DIOCESI – Lectio delle Sorelle Clarisse del monastero Santa Speranza in San Benedetto del Tronto.
È curioso l’anno liturgico: lo abbiamo iniziato nel segno di un Bambino, avvolto in fasce e deposto in una povera mangiatoia, Cristo fatto carne, e lo concludiamo celebrando un Re, Gesù Cristo Re dell’universo.
Ma la liturgia non ci vuole presentare la storia di qualcuno che ha saputo riscattare la propria vita, passando da una situazione di umiltà e di miseria ad una di potere e ricchezza. Neanche la storia di chi ha voluto e saputo costruirsi una carriera e così conquistare una posizione di prestigio sociale, politico, civile.

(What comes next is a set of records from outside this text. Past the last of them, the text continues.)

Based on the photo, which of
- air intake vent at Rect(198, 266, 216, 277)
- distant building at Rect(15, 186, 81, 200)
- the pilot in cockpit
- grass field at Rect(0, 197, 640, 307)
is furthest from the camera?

No…perché il re che celebriamo, lo leggiamo nel brano evangelico di questa domenica, è molto particolare: non ha una corona d’oro ma una corona di spine, non ha un trono ma è innalzato su una croce, non ha un esercito di pretoriani che lo difende ma due malfattori al suo fianco e un manipolo di soldati che lo schernisce.
È un re per il quale bisogna scrivere un cartello «Costui è il re dei Giudei» per identificarlo. È un re spoglio e tutti, romani, capi del popolo di Israele e uno dei due ladroni, concordano nel dare a Gesù un’ultima possibilità di manifestarsi nel modo “giusto”: «Se tu sei il re dei Giudei, salva te stesso» e «Non sei tu il Cristo? Salva te stesso e noi!».
Anche noi potremmo essere d’accordo con loro: umanamente parlando, non si può far festa e inneggiare ad un re che ha come trono una croce, pensare ad un re crocifisso e che fa, proprio di quella croce, uno strumento di esaltazione e di salvezza universale.
Viviamo la tentazione di un Dio che è re perché può tutto, un re che non ha bisogno di niente e di nessuno, sommo egoista bastante a se stesso: la liturgia, invece, continua sempre a centrare la nostra attenzione su quel Bambino, bisognoso di tutto e di tutti, e che non basta a se stesso!
Dire che Cristo è Re significa non arrendersi all’evidenza della sconfitta di Dio e dell’uomo, credere che il mondo non sta precipitando nel caos e nel buio della morte ma nell’abbraccio tenerissimo del Padre: «Egli è principio, primogenito di quelli che risorgono dai morti, perché sia lui ad avere il primato su tutte le cose».
«Non hai alcun timore di Dio, tu che sei condannato alla stessa pena?», dice uno dei due malfattori crocifissi con Gesù all’altro. Dio nel nostro patire, Dio sulla stessa croce dell’uomo, Dio vicinissimo nella passione di ogni uomo. Che entra nella morte perché, là, va ogni suo figlio, perché il primo dovere di chi ama è di essere con l’amato.
Sei tu il nostro Re, Signore, un re fuori dagli schemi, ma l’unico che, come conducevi e riconducevi Israele, così, oggi, continui ad accompagnarci nel percorso della nostra vita tornando a ripeterci «Ti basta la mia grazia; la forza infatti si manifesta pienamente nella debolezza». Quella di un Bambino!